# DA SVOLGERE
Esprimi come CSV a due colonne, intitolate "testo" e "risposta", il tratto che va dalla riga contenente "Reviewing [143,420], [54,79], which" fino alla fine delle righe, con una riga CSV per ciascuna voce. Racchiudi il testo e la risposta ognuno in un unico campo tra virgolette, sostituendo gli a capo con spazi.
-*-
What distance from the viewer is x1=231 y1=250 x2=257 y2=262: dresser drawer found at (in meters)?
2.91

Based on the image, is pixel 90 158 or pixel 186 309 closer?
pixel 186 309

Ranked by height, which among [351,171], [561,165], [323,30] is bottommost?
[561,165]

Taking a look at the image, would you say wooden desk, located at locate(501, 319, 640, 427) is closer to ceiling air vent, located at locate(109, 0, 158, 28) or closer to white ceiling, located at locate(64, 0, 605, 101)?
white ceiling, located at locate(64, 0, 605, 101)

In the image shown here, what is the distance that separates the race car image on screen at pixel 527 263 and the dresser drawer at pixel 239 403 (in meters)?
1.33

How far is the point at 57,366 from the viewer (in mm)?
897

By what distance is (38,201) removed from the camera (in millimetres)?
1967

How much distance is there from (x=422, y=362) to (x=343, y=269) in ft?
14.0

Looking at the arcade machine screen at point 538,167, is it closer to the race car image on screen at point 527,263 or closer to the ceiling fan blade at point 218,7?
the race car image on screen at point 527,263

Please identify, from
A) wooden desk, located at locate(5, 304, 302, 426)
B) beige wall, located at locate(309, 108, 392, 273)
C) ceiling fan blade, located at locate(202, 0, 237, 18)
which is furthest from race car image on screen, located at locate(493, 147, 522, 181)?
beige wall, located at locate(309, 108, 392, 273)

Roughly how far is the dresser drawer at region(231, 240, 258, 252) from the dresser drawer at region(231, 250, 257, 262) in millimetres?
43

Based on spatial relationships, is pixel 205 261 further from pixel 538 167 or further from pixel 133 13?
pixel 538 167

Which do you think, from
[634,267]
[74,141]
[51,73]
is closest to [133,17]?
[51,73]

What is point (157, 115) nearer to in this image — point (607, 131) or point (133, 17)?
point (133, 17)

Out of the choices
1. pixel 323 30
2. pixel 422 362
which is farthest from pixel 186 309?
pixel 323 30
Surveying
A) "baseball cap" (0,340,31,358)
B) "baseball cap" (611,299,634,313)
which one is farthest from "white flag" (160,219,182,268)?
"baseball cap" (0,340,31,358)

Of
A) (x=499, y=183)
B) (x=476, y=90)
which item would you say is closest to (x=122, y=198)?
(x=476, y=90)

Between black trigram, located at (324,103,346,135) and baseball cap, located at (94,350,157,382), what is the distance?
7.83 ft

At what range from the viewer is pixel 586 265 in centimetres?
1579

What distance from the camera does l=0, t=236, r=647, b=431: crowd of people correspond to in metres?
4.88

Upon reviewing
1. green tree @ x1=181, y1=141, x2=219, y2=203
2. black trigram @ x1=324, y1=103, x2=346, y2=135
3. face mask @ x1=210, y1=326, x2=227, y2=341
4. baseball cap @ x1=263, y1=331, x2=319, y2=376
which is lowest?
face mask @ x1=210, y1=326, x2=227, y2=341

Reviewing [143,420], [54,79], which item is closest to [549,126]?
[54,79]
-*-
# SOLUZIONE
testo,risposta
"Reviewing [143,420], [54,79], which item is closest to [549,126]?","[54,79]"